- _Problem_:
Repeat the records word for word, excluding any picture.

── Data excerpts ──

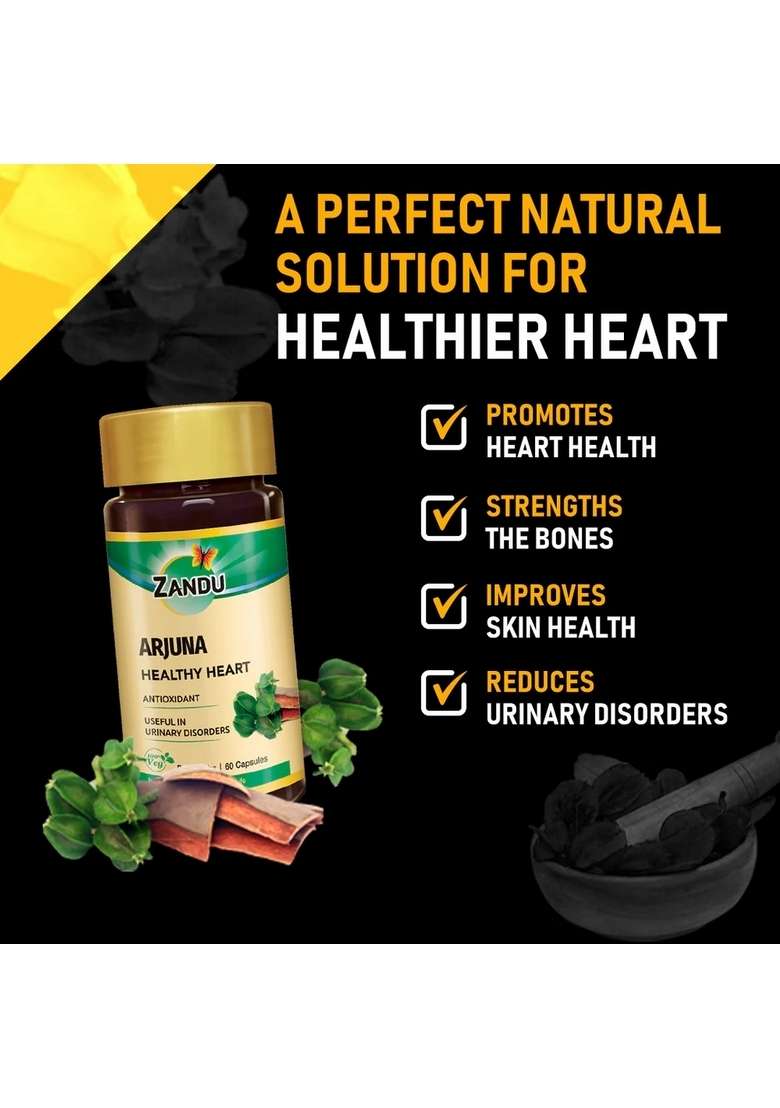 Emami Zandu Arjuna Capsules (Pack of 2) - Indya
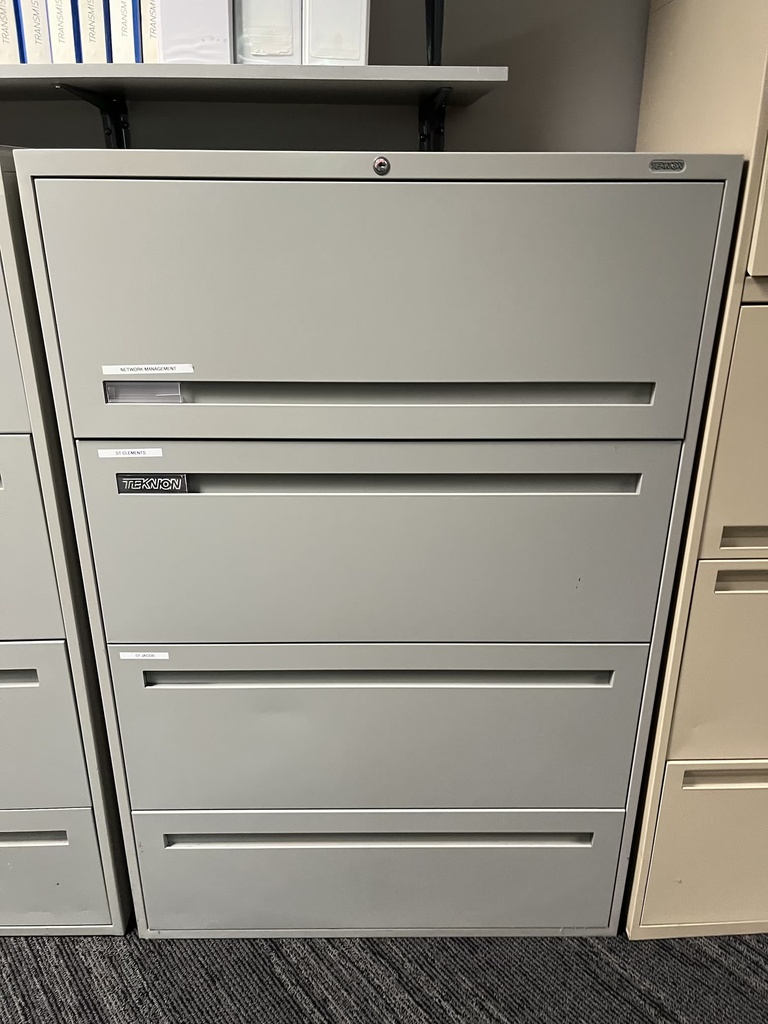 36' by 18' deep 4 high cabinet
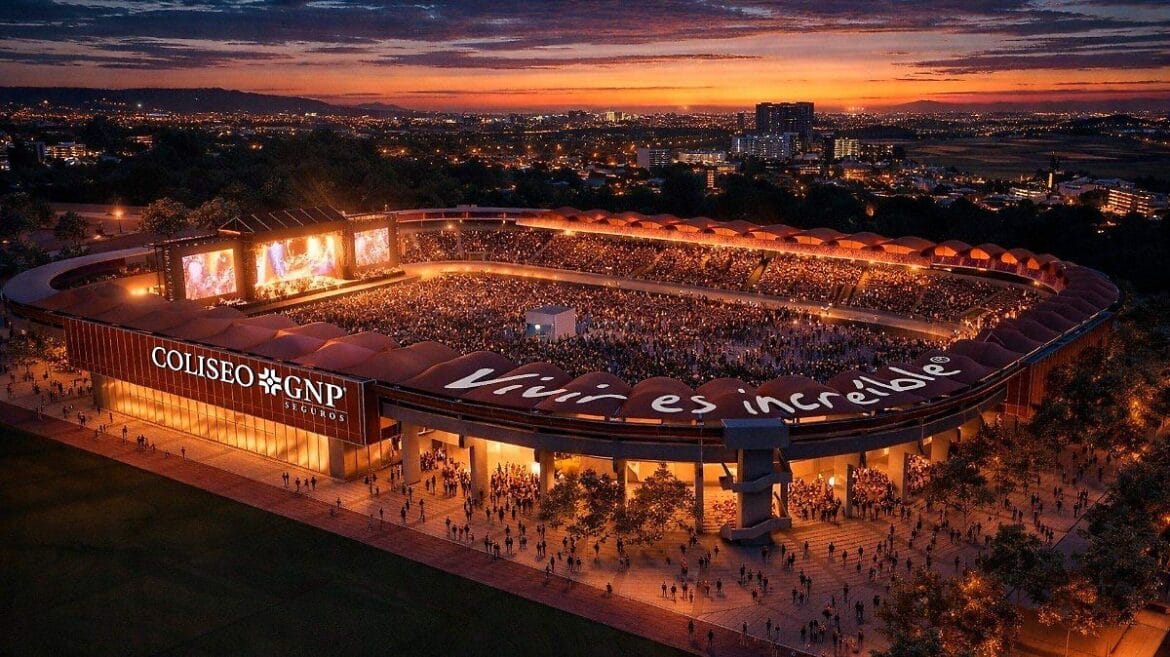 Estadio 3 de Marzo se transforma en Coliseo GNP Seguros: Guadalajara apuesta por espectáculos de talla mundial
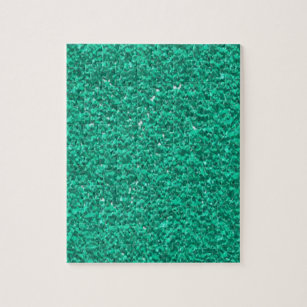 Pretty Teal Plaster Texture Jigsaw Puzzle
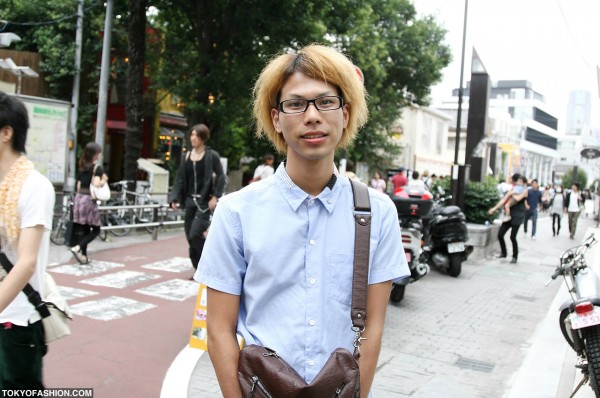 Blonde Harajuku Guy With Glasses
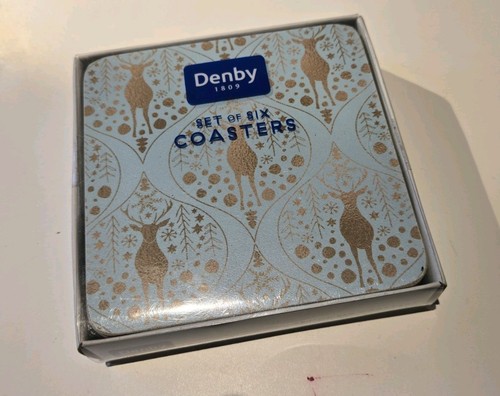 Denby coasters deer vintage - coasters,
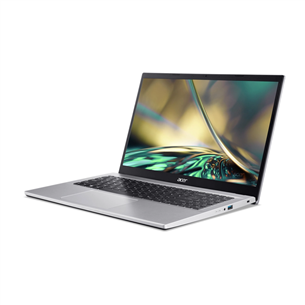 Acer Aspire 3, 15,6", i3, 8 ГБ, 256 ГБ, W11S, серебристый - Ноутбук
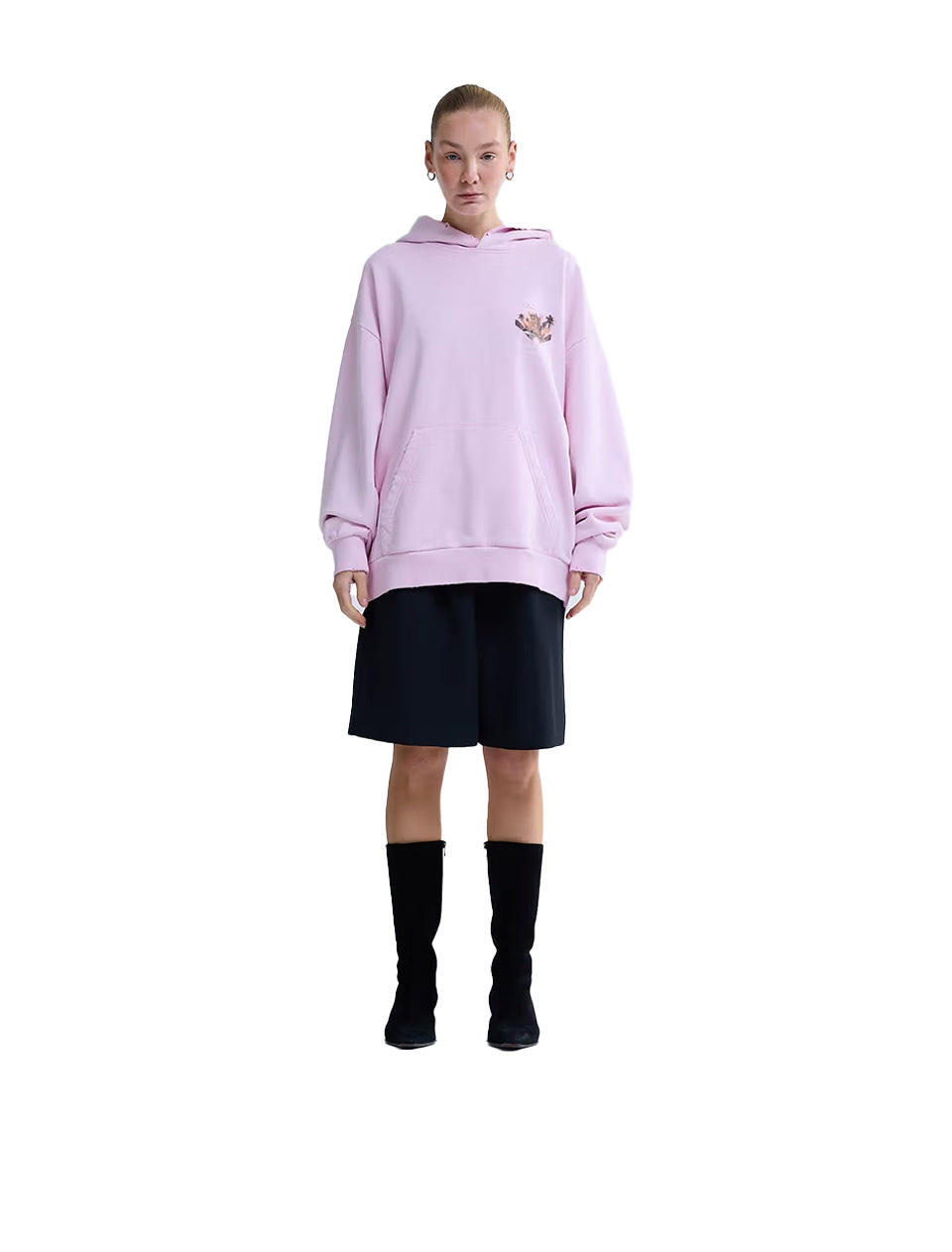 New Amsterdam Surf Association Tropical Hoodie Pink Lady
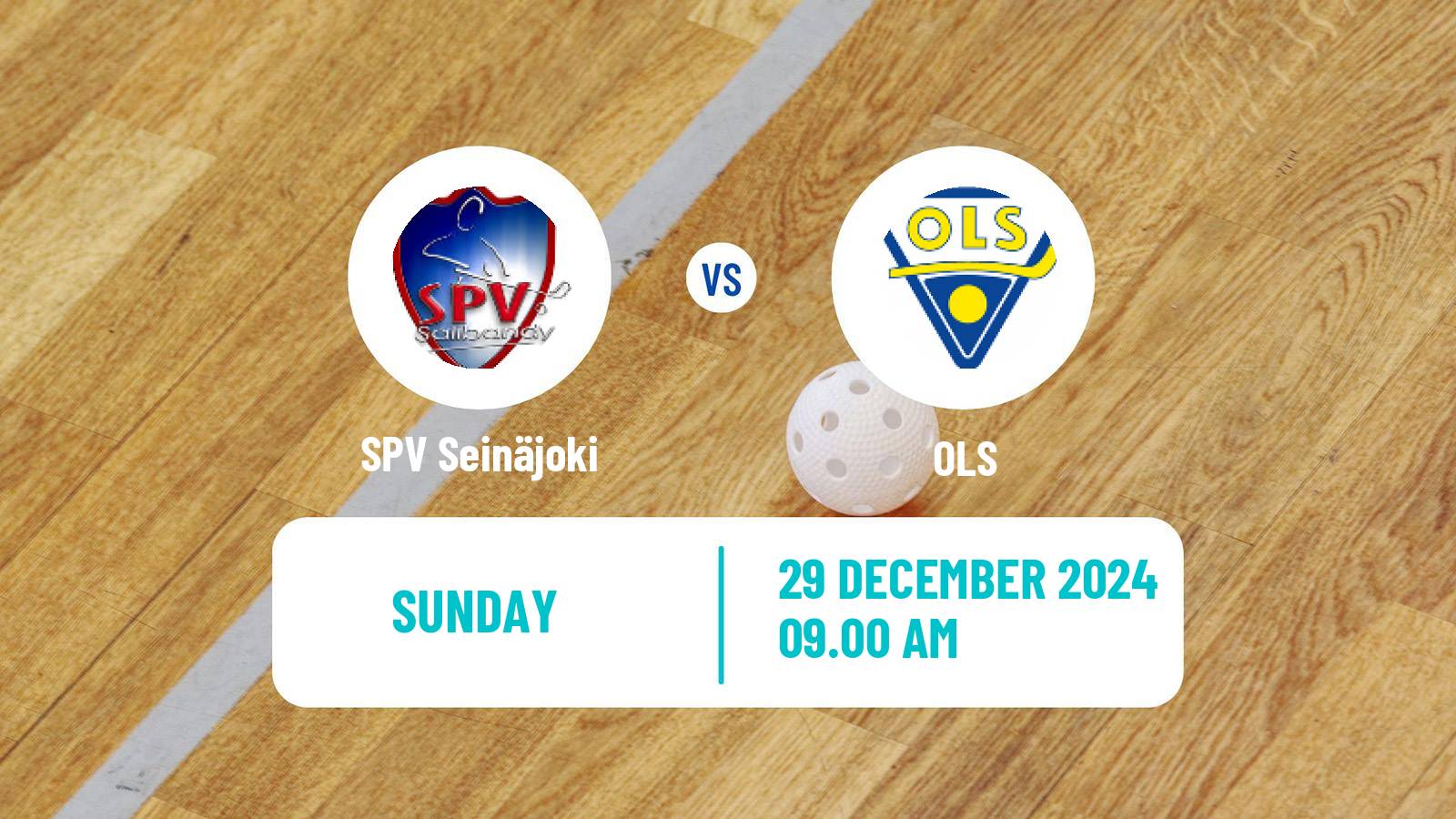 Floorball Finnish F-Liiga SPV Seinäjoki - OLS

───

- _Task result_:
 Emami Zandu Arjuna Capsules (Pack of 2) - Indya
 36' by 18' deep 4 high cabinet
 Estadio 3 de Marzo se transforma en Coliseo GNP Seguros: Guadalajara apuesta por espectáculos de talla mundial
 Pretty Teal Plaster Texture Jigsaw Puzzle
 Blonde Harajuku Guy With Glasses
 Denby coasters deer vintage - coasters,
 Acer Aspire 3, 15,6", i3, 8 ГБ, 256 ГБ, W11S, серебристый - Ноутбук
 New Amsterdam Surf Association Tropical Hoodie Pink Lady
 Floorball Finnish F-Liiga SPV Seinäjoki - OLS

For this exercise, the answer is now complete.